**BEREITGESTELLTER TEXT**
__________

Wartungsarbeiten auf altmärkischer Erdgasbohrung – Bürgerinitiative bleibt unbelehrbar (Der unfreiwilligen Serie 3. Teil)

Bereits in zwei Beiträgen wurde sich mit Wartungsarbeiten, genauer einem sogenannten Workovereinsatz, auf einer Erdgasförderbohrung in der Altmark befasst. Das ist insofern ungewöhnlich, da es sich bei solchen Einsätzen um Routinearbeiten handelt, die hunderte Male, wenn nicht sogar mehr als 1.000-fach in der Altmark, Heimat des Verfassers, über Jahrzehnte durchgeführt worden sind. Und über Routinearbeiten wird hier nicht berichtet. Es sei denn, sie werden durch außerordentliche Ereignisse flankiert.

Und das ist der Fall. Die gegenwärtig seit Ende November 2014 laufenden Arbeiten auf der bereits 1971 abgeteuften Erdgasförderbohrung „Wenze 1“ führten zu Spekulationen, dass die Bohrung für Fracarbeiten vorbereitet werden soll. Verantwortlich für diese Spekulationen ist die Bürgerinitiative „Kein CO2-Endlager Altmark“ (BI CO2 Altmark). Das wurde bereits im ersten Artikel „Wartungsarbeiten auf altmärkischer Erdgasbohrung führen zu Fracking-Spekulation durch Bürgerinitiative“ dieser unfreiwilligen aber notwendigen Serie klar gestellt.

Die BI CO2 Altmark unterstellte über ihren Sprecher Christfried Lenz aus dem ca. 20 Kilometer vom Ort des Geschehens entfernten Flecken Apenburg, dass die Workovermaßnahmen der Vorbereitung von Fracmaßnahmen dienen sollten. Darüber wurde in einem Artikel “Neue Rohre für Gas-Förderanlage” der „Volksstimme“ berichtet. Dabei ist mit der Schlagzeile des Artikels bereits alles gesagt. Denn der Betreiber der Bohrung, GDF-Suez, weist die Mutmaßungen der BI CO2 Altmark zurück und stellt klar, dass lediglich der Förderstrang der Bohrung ausgewechselt wird. Das ist ein ganz normaler Vorgang, der regelmäßig u.a. wegen Verschleißes durchgeführt werden muss.

__________

**EXTRAHIERTE ZEILEN**

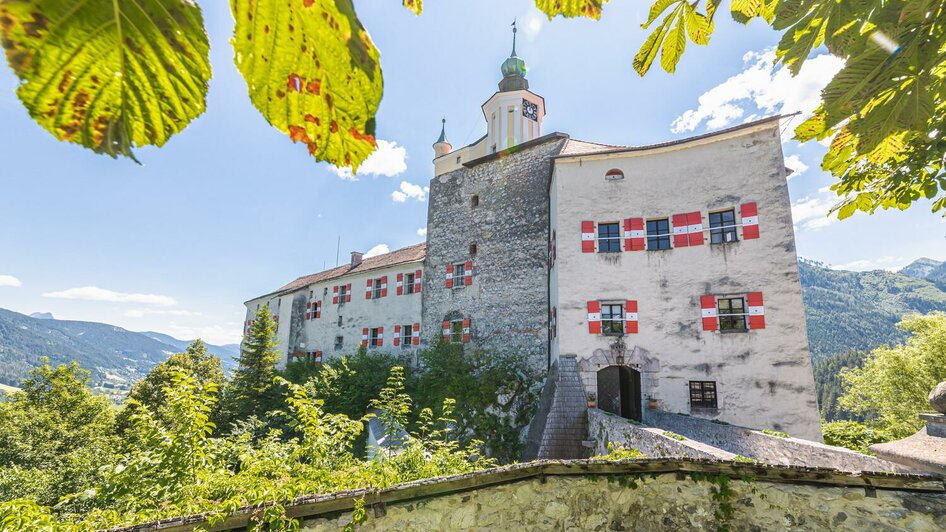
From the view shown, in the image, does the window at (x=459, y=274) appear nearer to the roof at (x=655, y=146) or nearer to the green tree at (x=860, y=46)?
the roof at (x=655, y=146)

__________

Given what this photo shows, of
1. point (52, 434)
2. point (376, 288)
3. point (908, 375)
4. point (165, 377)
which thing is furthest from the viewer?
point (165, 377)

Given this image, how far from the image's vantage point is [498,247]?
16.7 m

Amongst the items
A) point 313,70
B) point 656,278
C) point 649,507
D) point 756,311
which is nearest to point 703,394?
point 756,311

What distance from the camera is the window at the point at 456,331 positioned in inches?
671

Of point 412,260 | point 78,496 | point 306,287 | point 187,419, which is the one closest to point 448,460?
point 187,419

__________

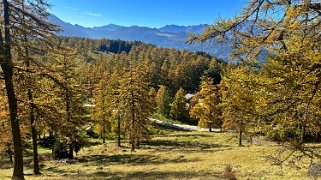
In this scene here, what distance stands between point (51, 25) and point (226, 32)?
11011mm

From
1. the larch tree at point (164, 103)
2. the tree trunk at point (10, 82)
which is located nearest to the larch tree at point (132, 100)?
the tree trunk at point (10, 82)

__________

**SCHRIFTLICHE AUFGABE 1**
In welchem Jahr wurde die Erdgasförderbohrung „Wenze 1“ laut dem bereitgestellten Text abgeteuft?
**SCHRIFTLICHE AUFGABE 2**
Übertragen Sie aus dem bereitgestellten Text den Abschnitt von „Und das ist“ bis einschließlich „Serie klar gestellt.“ wortgetreu.
Die Zeilen werden für die Bearbeitung nicht benötigt.

**ENDERGEBNIS 1**
Die Bohrung wurde 1971 abgeteuft.

**ENDERGEBNIS 2**
Und das ist der Fall. Die gegenwärtig seit Ende November 2014 laufenden Arbeiten auf der bereits 1971 abgeteuften Erdgasförderbohrung „Wenze 1“ führten zu Spekulationen, dass die Bohrung für Fracarbeiten vorbereitet werden soll. Verantwortlich für diese Spekulationen ist die Bürgerinitiative „Kein CO2-Endlager Altmark“ (BI CO2 Altmark). Das wurde bereits im ersten Artikel „Wartungsarbeiten auf altmärkischer Erdgasbohrung führen zu Fracking-Spekulation durch Bürgerinitiative“ dieser unfreiwilligen aber notwendigen Serie klar gestellt.